- Sir Jagadish Chandra Bose was born in a Bengali Kayastha family in Munsiganj (Bikrampur), Bengal Presidency, (present-day Bangladesh) on 30 November 1858.
- His father, Bhagawan Chandra Bose, was a leading member of the Brahmo Samaj and worked as a deputy magistrate and assistant commissioner in Faridpur, Bardhaman and other places.
- Jagadish Chandra Bose attended the village school till he was 11. Bose joined the Hare School in 1869 and then St. Xavier’s School at Kolkata.
- In 1875, he passed the Entrance Examination (equivalent to school graduation) of the University of Calcutta. Soon, he got admission to St. Xavier’s College, Calcutta.
- Bose wanted to go to England to compete for the Indian Civil Service. However, his father, a civil servant himself, cancelled the plan.
- Having obtained his B.A. in physical sciences, twenty two year old Bose left for London, to obtain a medical degree.
- However, he had to quit because of ill health. The odour in the dissection rooms is also said to have exacerbated his illness.
- He then obtained his B.A. degree in physics from Christ College, Cambridge.
- Jagadish Chandra Bose returned to India in 1885 and joined Presidency College, Kolkata as an Assistant Professor of Physics, where he remained till 1915.
- There was a peculiar practice in the college at that time. The college paid Indian teachers one third of what the British teachers were paid. So Bose refused his salary but worked for three years. The fourth year he was paid in full!
- Jagadish Chandra Bose was an excellent teacher, extensively using scientific demonstrations in class.
- Some of his students, such as S. N. Bose went on to become famous physicists themselves.
- During this period, Bose also started doing original scientific work in the area of microwaves, carrying out experiments involving refraction, diffraction and polarization.

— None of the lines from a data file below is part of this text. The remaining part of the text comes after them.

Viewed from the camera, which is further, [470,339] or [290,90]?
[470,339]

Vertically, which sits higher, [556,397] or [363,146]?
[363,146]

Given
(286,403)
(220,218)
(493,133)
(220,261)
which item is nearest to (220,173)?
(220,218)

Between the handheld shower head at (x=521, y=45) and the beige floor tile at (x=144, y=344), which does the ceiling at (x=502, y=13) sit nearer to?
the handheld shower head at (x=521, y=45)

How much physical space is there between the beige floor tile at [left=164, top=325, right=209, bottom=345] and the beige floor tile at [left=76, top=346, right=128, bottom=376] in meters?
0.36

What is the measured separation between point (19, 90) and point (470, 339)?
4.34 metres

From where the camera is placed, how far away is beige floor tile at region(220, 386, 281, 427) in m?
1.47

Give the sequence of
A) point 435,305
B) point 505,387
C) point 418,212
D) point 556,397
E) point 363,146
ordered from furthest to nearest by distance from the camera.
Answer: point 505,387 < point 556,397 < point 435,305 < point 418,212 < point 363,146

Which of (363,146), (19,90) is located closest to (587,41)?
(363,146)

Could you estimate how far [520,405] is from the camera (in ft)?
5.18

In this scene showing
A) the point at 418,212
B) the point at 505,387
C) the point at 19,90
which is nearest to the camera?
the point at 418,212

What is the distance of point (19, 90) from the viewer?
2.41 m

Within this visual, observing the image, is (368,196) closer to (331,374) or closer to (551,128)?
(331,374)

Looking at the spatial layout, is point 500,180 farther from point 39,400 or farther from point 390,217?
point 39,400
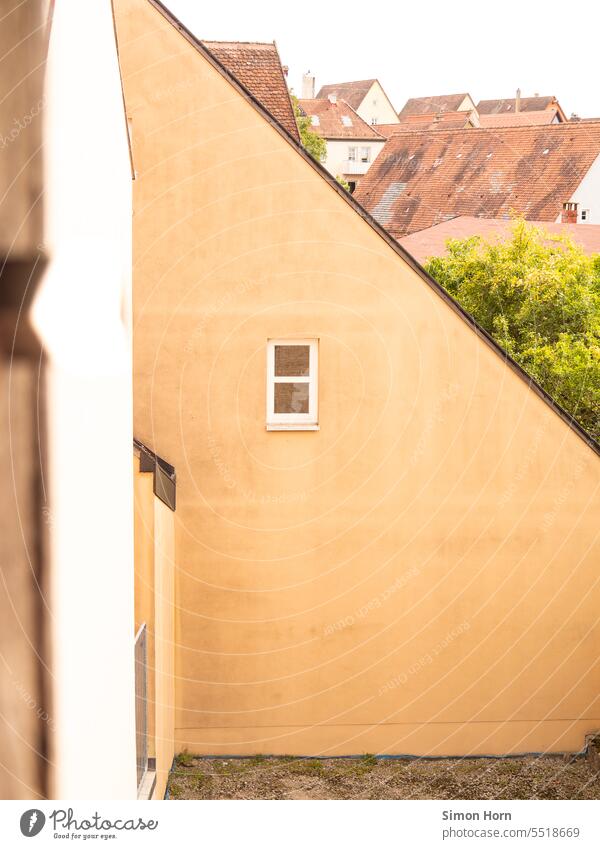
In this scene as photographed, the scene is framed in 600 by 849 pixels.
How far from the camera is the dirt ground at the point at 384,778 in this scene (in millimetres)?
5598

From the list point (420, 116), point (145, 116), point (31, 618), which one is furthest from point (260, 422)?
point (420, 116)

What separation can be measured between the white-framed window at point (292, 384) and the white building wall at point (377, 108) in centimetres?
1769

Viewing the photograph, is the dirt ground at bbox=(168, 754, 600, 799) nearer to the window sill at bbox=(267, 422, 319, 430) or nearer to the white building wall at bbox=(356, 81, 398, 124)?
the window sill at bbox=(267, 422, 319, 430)

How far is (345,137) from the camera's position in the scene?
2297cm

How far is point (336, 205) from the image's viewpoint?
18.8 ft

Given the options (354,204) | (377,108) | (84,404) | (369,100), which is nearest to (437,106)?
(377,108)

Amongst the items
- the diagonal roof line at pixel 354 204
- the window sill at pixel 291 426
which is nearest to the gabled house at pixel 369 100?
the diagonal roof line at pixel 354 204

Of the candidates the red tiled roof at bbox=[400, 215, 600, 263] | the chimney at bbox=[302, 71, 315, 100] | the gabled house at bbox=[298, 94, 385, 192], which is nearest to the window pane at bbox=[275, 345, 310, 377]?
the red tiled roof at bbox=[400, 215, 600, 263]

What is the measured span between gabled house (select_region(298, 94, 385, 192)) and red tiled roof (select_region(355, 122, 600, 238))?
3.63 metres

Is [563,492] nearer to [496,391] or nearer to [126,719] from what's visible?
[496,391]

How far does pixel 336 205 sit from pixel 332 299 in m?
0.53

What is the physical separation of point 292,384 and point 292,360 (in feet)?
0.46

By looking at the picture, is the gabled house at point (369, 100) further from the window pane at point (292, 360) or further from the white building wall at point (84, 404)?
the white building wall at point (84, 404)

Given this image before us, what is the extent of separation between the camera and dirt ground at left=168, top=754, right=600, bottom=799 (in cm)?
560
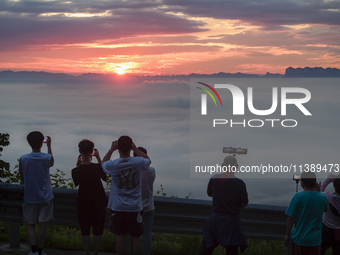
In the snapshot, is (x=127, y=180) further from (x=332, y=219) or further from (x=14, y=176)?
(x=14, y=176)

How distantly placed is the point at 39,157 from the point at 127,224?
1.65 meters

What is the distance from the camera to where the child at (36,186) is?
5.66 m

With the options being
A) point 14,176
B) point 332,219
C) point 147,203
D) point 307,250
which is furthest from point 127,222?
point 14,176

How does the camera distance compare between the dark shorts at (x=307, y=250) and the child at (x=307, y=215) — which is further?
the dark shorts at (x=307, y=250)

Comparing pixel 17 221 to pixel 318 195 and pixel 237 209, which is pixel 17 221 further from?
pixel 318 195

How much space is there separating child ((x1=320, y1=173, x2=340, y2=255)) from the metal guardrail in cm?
63

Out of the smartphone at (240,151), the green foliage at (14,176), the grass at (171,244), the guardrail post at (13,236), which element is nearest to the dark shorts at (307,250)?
the grass at (171,244)

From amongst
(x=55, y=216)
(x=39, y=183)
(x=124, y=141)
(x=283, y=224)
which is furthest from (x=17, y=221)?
(x=283, y=224)

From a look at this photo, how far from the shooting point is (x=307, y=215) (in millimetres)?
4945

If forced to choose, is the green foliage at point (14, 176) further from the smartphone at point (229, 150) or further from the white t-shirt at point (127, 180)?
the smartphone at point (229, 150)

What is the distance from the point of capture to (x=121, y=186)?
5.18 meters

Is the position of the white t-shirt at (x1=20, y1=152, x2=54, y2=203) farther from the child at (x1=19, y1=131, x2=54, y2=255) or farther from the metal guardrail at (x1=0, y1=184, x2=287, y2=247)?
the metal guardrail at (x1=0, y1=184, x2=287, y2=247)

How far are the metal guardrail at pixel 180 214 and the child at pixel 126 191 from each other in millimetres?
775

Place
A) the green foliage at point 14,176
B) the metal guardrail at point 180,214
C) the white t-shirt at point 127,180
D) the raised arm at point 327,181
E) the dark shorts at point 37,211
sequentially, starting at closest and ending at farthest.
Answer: the white t-shirt at point 127,180 < the raised arm at point 327,181 < the dark shorts at point 37,211 < the metal guardrail at point 180,214 < the green foliage at point 14,176
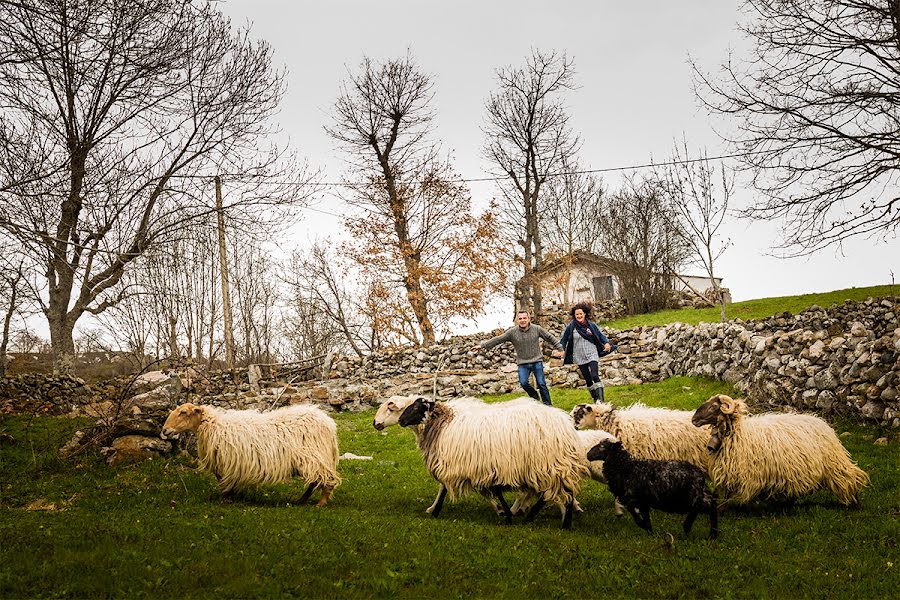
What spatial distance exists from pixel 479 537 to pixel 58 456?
730cm

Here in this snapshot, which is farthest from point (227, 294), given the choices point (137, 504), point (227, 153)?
point (137, 504)

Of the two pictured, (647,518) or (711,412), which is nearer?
(647,518)

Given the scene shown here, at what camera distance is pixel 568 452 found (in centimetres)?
710

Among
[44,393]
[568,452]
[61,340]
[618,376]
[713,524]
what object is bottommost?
[713,524]

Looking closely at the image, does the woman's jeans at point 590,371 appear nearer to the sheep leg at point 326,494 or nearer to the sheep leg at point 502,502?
the sheep leg at point 502,502

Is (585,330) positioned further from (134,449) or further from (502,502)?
(134,449)

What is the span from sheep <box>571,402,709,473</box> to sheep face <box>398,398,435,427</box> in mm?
2182

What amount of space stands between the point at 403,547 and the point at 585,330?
6.52 m

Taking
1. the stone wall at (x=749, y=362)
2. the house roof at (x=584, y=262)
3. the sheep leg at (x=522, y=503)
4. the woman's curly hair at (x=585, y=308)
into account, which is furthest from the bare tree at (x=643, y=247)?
the sheep leg at (x=522, y=503)

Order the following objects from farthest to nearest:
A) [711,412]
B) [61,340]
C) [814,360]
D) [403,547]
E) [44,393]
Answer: [44,393], [61,340], [814,360], [711,412], [403,547]

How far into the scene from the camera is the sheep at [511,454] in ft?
22.9

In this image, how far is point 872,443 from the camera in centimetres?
940

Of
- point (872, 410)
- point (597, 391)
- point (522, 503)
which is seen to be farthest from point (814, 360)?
point (522, 503)

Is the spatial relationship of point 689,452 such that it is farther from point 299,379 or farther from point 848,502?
point 299,379
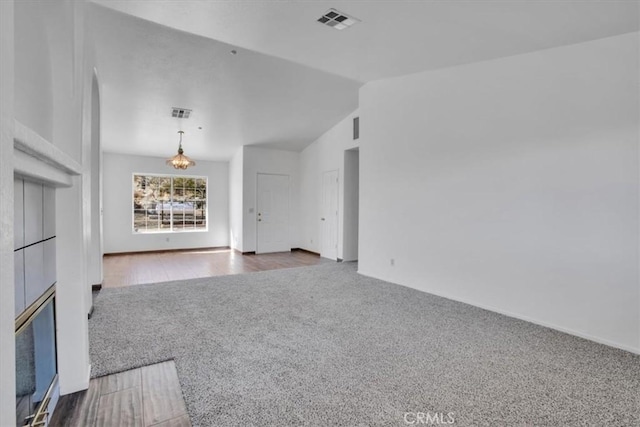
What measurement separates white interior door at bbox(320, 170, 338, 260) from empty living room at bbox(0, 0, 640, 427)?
3.86ft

- The first remarkable aspect of Bose’s follow-up microwave research was that he reduced the waves to the millimetre level (about 5 mm wavelength). He realised the disadvantages of long waves for studying their light-like properties.
- In 1895, two years before Marconi’s demonstration, Bose demonstrated wireless communication using radio waves.
- During a November 1894 public demonstration at Town Hall of Kolkata, Bose ignited gunpowder and rang a bell at a distance using millimetre range wavelength microwaves
- Jagadish Chandra Bose invented many of the microwave components familiar today – waveguides, horn antennas, polarizers, dielectric lenses and prisms, and even semiconductor detectors of electromagnetic radiation in the last decade of the nineteenth century.
- Jagadish Chandra Bose also suggested the existence of electromagnetic radiation from the Sun, which was confirmed in 1944.
- He then turned his attention to response phenomena in plants. He showed that not only animal but vegetable tissues, produce similar electric response under different kinds of stimuli – mechanical, thermal, electrical and chemical.
- Jagadish Chandra Bose performed a comparative study of the fatigue response of various metals and organic tissue in plants. He subjected metals to a combination of mechanical, thermal, chemical, and electrical stimuli and noted the similarities between metals and cells.
- British king Knighted Bose in 1917. Soon, Royal Society elected him as Fellow of the Royal Society, London.
- Jagadish Chandra Bose died on 23 November 1937 (aged 78) Giridih, Bengal Presidency, British India (now Giridih, Jharkhand, India)
- His work may have contributed to the development of radio communication.
- Jagadish Chandra Bose is also credited with discovering millimetre length electromagnetic waves and being a pioneer in the field of biophysics.
- Bose had worked all along without the right kind of scientific instruments and laboratory. For a long time he had been thinking of building a laboratory. The result was the establishment of the Bose Research Institute in Kolkata. It continues to be a famous centre of research in basic sciences.
- On 30 November 2016, Goggle celebrated 158th birth by showcasing Google Doodle on Google homepage.